Spark isn't ruling out offering compensation to customers whose businesses were affected by a major cut in phone and internet services yesterday.
Tens of thousands of the company's customers nationwide lost all service because of a hardware fault and a failure of all backup systems.
Some said they'd called Spark's helpline for answers but waited on hold for hours.
Spark's chief executive for home, mobile and business, Jason Paris, said for most, yesterday's cut was an inconvenience, but for some, especially in business, the service was "a lifeline".
"Our approach is to always do the right thing by our customers" - Jason Paris
"If any Spark customers had an impact yesterday on their business, then give us a call."
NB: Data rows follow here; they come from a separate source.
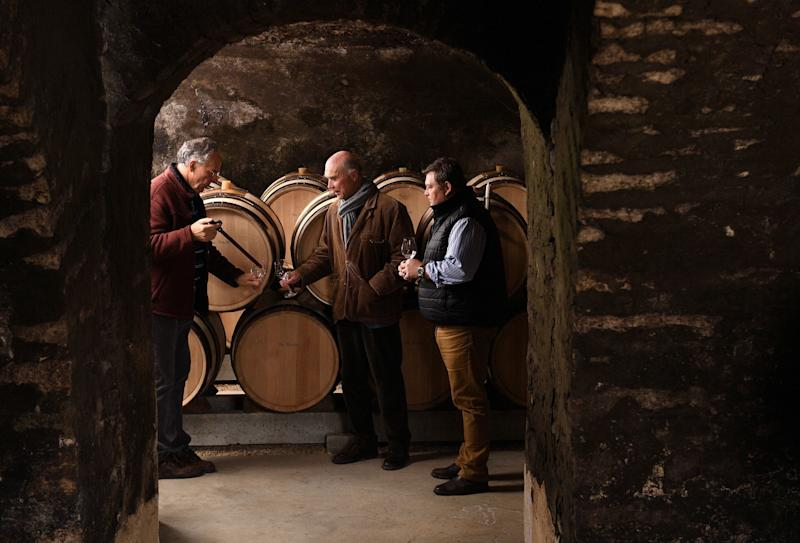 Leading figure of the Burgundy winegrowers, co-heir and co-manager of the estate of La Romanee Conti, Aubert de Villaine (C), his nephew Bertrand de Villaine (R) and chief of the cellars Bernard Noblet taste wine in a cellar on January 9, 2018 in Vosnes Romanee (Burgondy). / AFP PHOTO / Eric FEFERBERG (Photo credit should read ERIC FEFERBERG/AFP/Getty Images)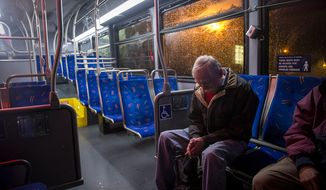 Michael Murphy waits on a city bus to be taken to a shelter at the Lee District RECenter in Franconia, Va., during a mandatory evacuation order in the Huntington neighborhood of Alexandria, Va., on Oct. 29, 2012, as high winds and heavy rain from Hurricane Sandy pound the Atlantic coast. Mr. Murphy's home is on Arlington Terrace in Huntington. (Rod Lamkey Jr./The Washington Times)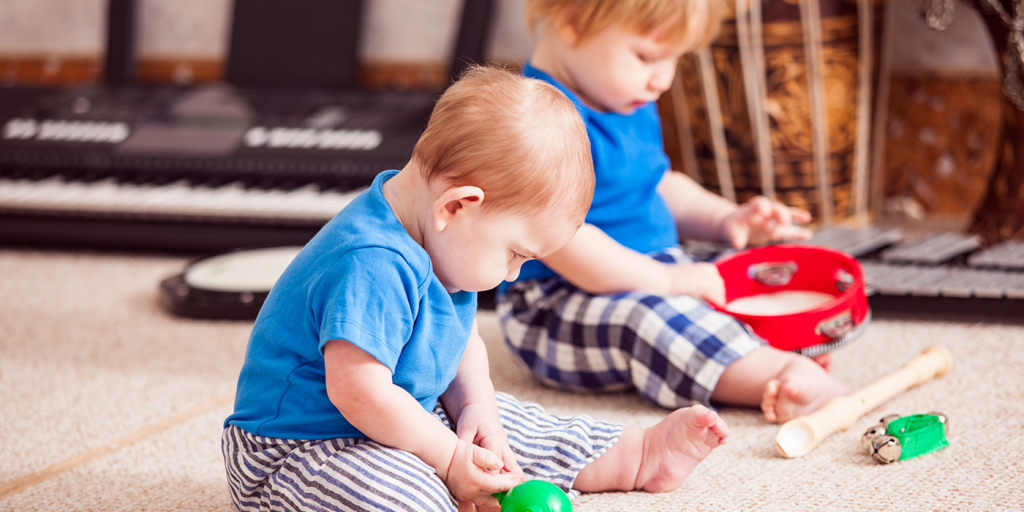 Two toddlers playing with percussion instruments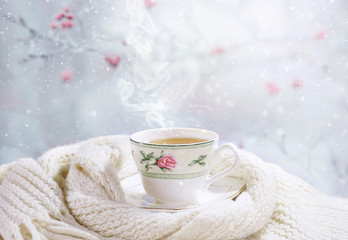 Hot tea in a beautiful white cup, wrapped in a knitted scarf amid a soft snow. Light gentle cozy cheerful winter christmas background.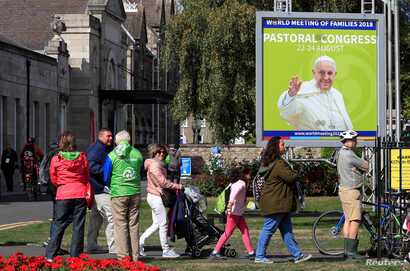 People walk past a poster of Pope Francis outside the Pastoral Congress at the World Meeting of Families in Dublin, Ireland, Aug. 24, 2018.
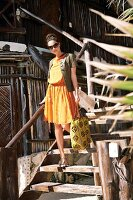 Frau, lächelt, geht Holztreppe runter, Sonnenbrille, Kleid, orange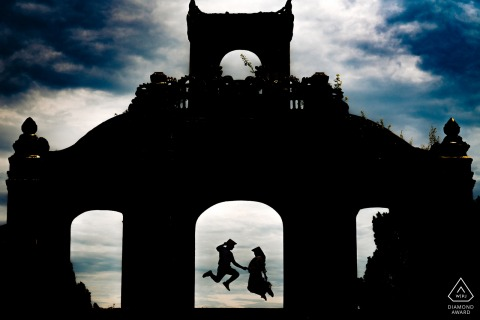 Hue, Vietnam engagement portrait of a silhouetted building and the couple as they jump in the doorway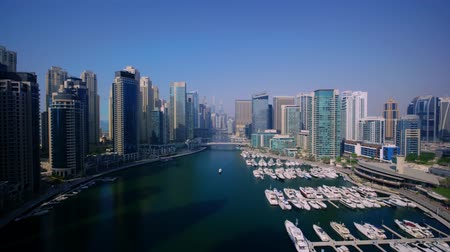 Picturesque 4k aerial drone panorama flight in clear blue sky over modern urban architecture of Dubai big city cityscape Stok Video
Mr Paris said broadband was up and running again first and the mobile was progressively brought back into operation.
"But as a whole bunch of customers started to come back onto our network all at the same time it overloaded it and we needed to progressively bring them back throughout the day."
Mr Paris said the overloading problem stemmed from the fact that the back up system it not recognise there had been a hardware failure so did not redirect traffic to another system.
Because of that, technicians had to be called in to do a manual reset, which meant customers were off the network, and all came back on at the same time.
Mr Paris said services returned to normal late last night and customers should not have any problems today.
However the company has since said there were fibre voice call and broadband-related problems in the Auckland area this morning. A spokesperson said it was unclear whether the problems were related to yesterday's outage.